DESCRIPTION OF THE TASK -
Given the entries below, would you transcribe exactly the lines starting at the one with "You Were Born" and ending at the one with "Rosamunde Pilcher: Hľadači", both kept, pictures omitted, nothing extra?

STUDY MATERIAL -

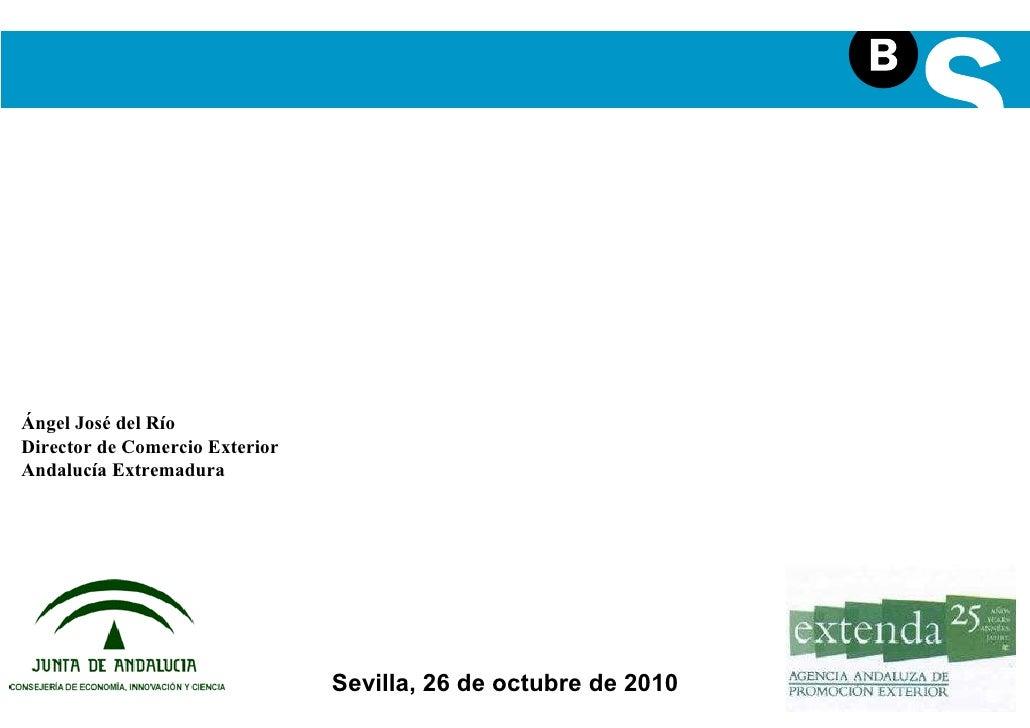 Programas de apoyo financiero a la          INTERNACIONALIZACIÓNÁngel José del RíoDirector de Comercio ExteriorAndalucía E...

...

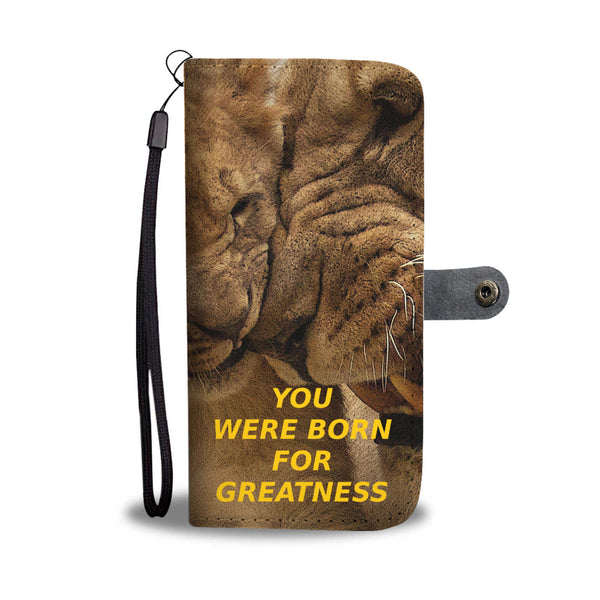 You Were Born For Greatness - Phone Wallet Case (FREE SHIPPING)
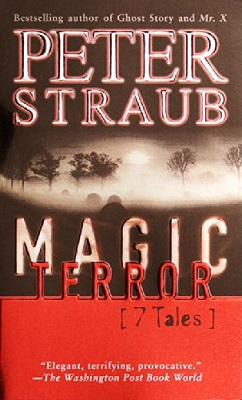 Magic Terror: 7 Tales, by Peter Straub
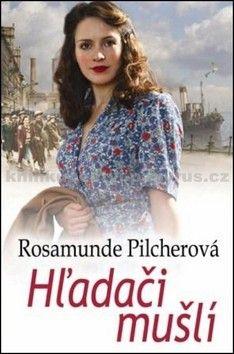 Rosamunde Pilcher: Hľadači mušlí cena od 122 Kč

--

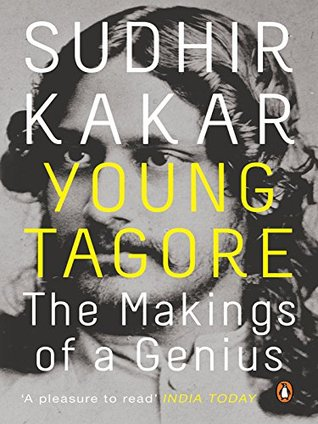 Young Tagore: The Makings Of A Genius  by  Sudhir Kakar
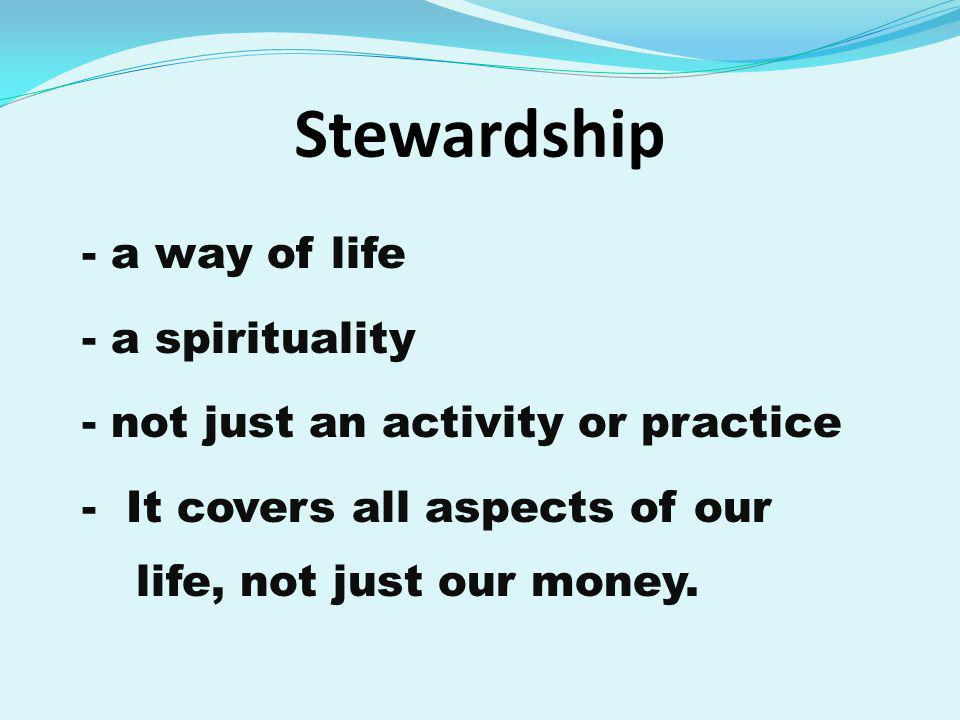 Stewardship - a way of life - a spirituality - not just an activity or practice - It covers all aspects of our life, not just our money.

REPLY -
 You Were Born For Greatness - Phone Wallet Case (FREE SHIPPING)
 Magic Terror: 7 Tales, by Peter Straub
 Rosamunde Pilcher: Hľadači mušlí cena od 122 Kč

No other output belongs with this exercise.